JAKARTA (salam-online.com): Joko Tjandra buron ke luar negeri 3 tahun lalu. Ia divonis oleh Mahkamah Agung (MA) 2 tahun penjara karena terbukti bersalah dalam kasus cessie Bank Bali. MA juga memerintahkan Joko membayar denda Rp 15 juta subsider tiga bulan penjara. Dan, dana di Bank Bali sejumlah Rp 546.166.116.369 dirampas untuk negara.
Joko diketahui kabur ke Papua Nugini (PNG) menggunakan pesawat carteran dari Bandara Halim Perdanakusuma, Jakarta, sehari sebelum MA membacakan putusannya pada 2009 lalu. Hingga kini ia masih masuk daftar buron Kejaksaan Agung dan Interpol.
Belakangan diketahui, Joko sudah menjadi warganegara PNG.
Tak hanya Joko yang buron. Menurut Wakil Jaksa Agung Darmono, masih ada 23 buronan kakap kasus KLBI-BLBI (Kredit Likuiditas Bank Indonesia & Bantuan Likuiditas Bank Indonesia). Darmono, dalam keterangan pers di kantornya, 13 juni 2012 lalu, menyatakan semula buronan KLBI-BLBI ada 24 orang. Sekarang berkurang satu, menjadi 23, setelah tertangkapnya Sherly (Sherny) Kojongian yang gagal menjadi warganegara AS—karena informasi dari pemerintah Indonesia bahwa yang bersangkutan terlibat tindak pidana di Indonesia.
Tapi, jangan salah, Kojongian itu masih belum kakap. Justru para taipan perampok dana KLBI-BLBI ratusan trilyun yang hingga sekarang tak jua jelas keberadaannya, itulah buronan kakap.
Siapa Sherly dan apa perannya dalam kasus BLBI?

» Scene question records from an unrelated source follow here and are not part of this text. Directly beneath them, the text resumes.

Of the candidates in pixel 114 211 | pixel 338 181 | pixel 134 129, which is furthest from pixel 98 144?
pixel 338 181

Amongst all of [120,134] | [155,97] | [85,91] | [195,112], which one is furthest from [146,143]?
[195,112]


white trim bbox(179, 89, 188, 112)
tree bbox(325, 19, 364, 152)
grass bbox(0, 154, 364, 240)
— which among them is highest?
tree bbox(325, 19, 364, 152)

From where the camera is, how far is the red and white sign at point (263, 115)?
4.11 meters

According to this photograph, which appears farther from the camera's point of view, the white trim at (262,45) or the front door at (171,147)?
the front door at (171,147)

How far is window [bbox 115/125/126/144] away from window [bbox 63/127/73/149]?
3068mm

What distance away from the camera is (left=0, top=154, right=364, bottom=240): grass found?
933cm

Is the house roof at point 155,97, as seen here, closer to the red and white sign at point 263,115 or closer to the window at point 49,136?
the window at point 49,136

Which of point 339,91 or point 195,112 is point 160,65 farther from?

Sherly merupakan perempuan kelahiran Manado, 8 Februari 1963. Ia terlibat masalah kala menjabat Direktur Kredit Bank Harapan Santosa. Eko Edi Putranto merupakan suaminya dan Hendra Raharja adalah mertuanya.
Ia turut terlibat dalam penggelapan dana Bantuan Likuiditas Bank Indonesia. Seharusnya dana itu dipakai untuk membayar deposan. Namun Sherny bersama kedua orang keluarganya justru menyetujui kredit senilai Rp 2,6 triliun kepada enam perusahaan di bawah grup PT Bank Harapan Santosa (BHS). Keenam perusahaan itu adalah PT Prasetia Pertiwi, PT Setia Harto Jaya Building, PT Gaya Wahahan Abadi Sakti, PT Eka Sapta Dirgantara, PT Inti Bangun Adhi Pratama dan Bintang Sarana Sukses.
Kredit grup BHS pertama cair pada 1992 sebesar Rp 844 miliar. Setahun kemudian kredit cair lagi sebesar Rp 45 miliar. Pada tahun 1996, kredit dikucurkan sebanyak Rp 1,8 triliun. Dana tersebut dipakai antara lain untuk membeli puluhan bidang tanah di Jawa, Bali, dan Sumatera.
Jadi, Sherly itu hanya salah seorang yang membantu memuluskan penjarahan dana untuk grup BHS milik mertuanya. Sementara para taipan rampok kakap kasus KLBI-BLBI yang jumlah semuanya berkisar lebih dari 600 trilyun rupiah, rata-rata belum tersentuh hukum.
Dari website resmi milik Kejaksaan Agung, rekam jejak beberapa koruptor BLBI,menurut hasil audit Badan Pemeriksa Keuangan (BPK) menunjukkan potensi kerugian negara dari BLBI mencapai Rp 138,4 triliun atau 95,8 persen dari total dana BLBI sebesar Rp 144,5 triliun yang dikucurkan per 29 Januari 1999. Itu belum terhitung data sebelum 1999. Dana KLBI-BLBI yang dirampok bisa lebih besar lagi.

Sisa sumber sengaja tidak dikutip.